Jessica Rimsza, a materials engineer at Sandia, sees untapped potential in what most people see as waste.
Food scraps, manure and sewage are natural byproducts of the U.S. agricultural industry. They are also rich in biogas, a mixture that contains methane and other valuable chemicals. Jessica and a team of researchers at Sandia are developing chemistry that could help capture methane from biogas and separate it from other gases so it can be put to good use.
“We are creating new types of porous liquids that can selectively capture methane and other gases,” Jessica said. “This could provide a supplemental domestic energy source to support U.S. energy independence.”
The technology could one day support biogas capture at places like wastewater treatment plants, agricultural operations and other facilities that already generate biogas but may not have efficient ways to separate and upgrade it.
A liquid with built-in empty space

A porous liquid is a liquid solvent combined with a porous solid material — a combination that essentially creates a liquid full of tiny cavities. Those cavities create empty space inside the liquid, allowing it to absorb and store gas molecules.
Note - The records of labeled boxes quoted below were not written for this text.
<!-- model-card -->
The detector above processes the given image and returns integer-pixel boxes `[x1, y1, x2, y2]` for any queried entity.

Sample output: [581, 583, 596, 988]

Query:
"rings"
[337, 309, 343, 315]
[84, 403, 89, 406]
The porous solids can range from traditional materials such as zeolites or newer, highly tunable structures such as metal-organic frameworks, covalent organic frameworks and porous organic cages. By mixing different solids and solvents, researchers can tailor how the liquid behaves.
“Gases dissolve in liquids all the time. As I like to say, that’s why fish can breathe,” Jessica said. “There’s dissolved oxygen in the water. With porous liquids, we are adding a solid material with free space into the liquid, and when we preserve that free space, dissolved gases get into the material.”
The team has created dozens of different porous liquids so far, and many more combinations with varying properties are possible.
“There are hundreds of thousands of porous materials and there are tens of thousands of solvents, so there’s a vast untapped number of possible combinations from which to form porous liquids,” Jessica said. “Even if a vanishingly small fraction of those end up being useful, that could still be thousands and thousands of potential good combinations.”
Separating methane from the mix
Jessica’s current focus is porous liquids that can selectively capture methane from biogas, separating it from carbon dioxide and other impurities.
“The gas needs to get from the air into the solvent, and then it has to go from the liquid into the empty space inside the pores,” she said. “That gives you a lot of different options to select what gets captured. It’s like having levels of sieves on top of each other.”
After capture, methane can be released from the porous liquid and used for electricity generation, heating, steel and glass production and other residential, commercial and industrial applications. It can also serve as a feedstock to produce hydrogen, methanol, ammonia and acetylene — chemicals used in fertilizers, plastics and other products.
In earlier research, the team designed porous liquids capable of selectively capturing carbon dioxide, which can be used in soft drink manufacturing and other applications.
Jessica said the liquid form could make the technology easier to integrate into existing infrastructure.
“As a liquid, they can be used in existing piping, unlike solid porous materials that would require specialized handling and setup,” she said.
From theory to today’s research
Porous liquids are a relatively recent discovery. Jessica said they were first theorized in 2007 and proven in 2015. Sandia’s research has focused on expanding the possibilities of these materials for energy applications by characterizing their behavior and studying new combinations targeted for high gas absorption capacity and selectivity.
The researchers are also studying how much gas porous liquids can capture. The team has found that in some formulations, porous liquids can hold more gas than either component typically would on its own.
For example, Jessica said a typical solvent may have space for about 1% gas and a porous solid may have room for up to 80%. When the two combine into a porous liquid, the material can capture far more gas than expected based on a simple linear calculation, even when only 10% of the weight of the porous liquid comes from the solid material. In some cases, up to 40 times more gas can be dissolved in the porous liquid than expected. Jessica said that effect can multiply the gas capacity of the solvents.
The team has submitted a broad patent covering the definition and design principles of porous liquids and has published journal articles on many facets of the research. The DOE Office of Science Basic Energy Sciences program and Sandia’s Laboratory Directed Research and Development program fund the research.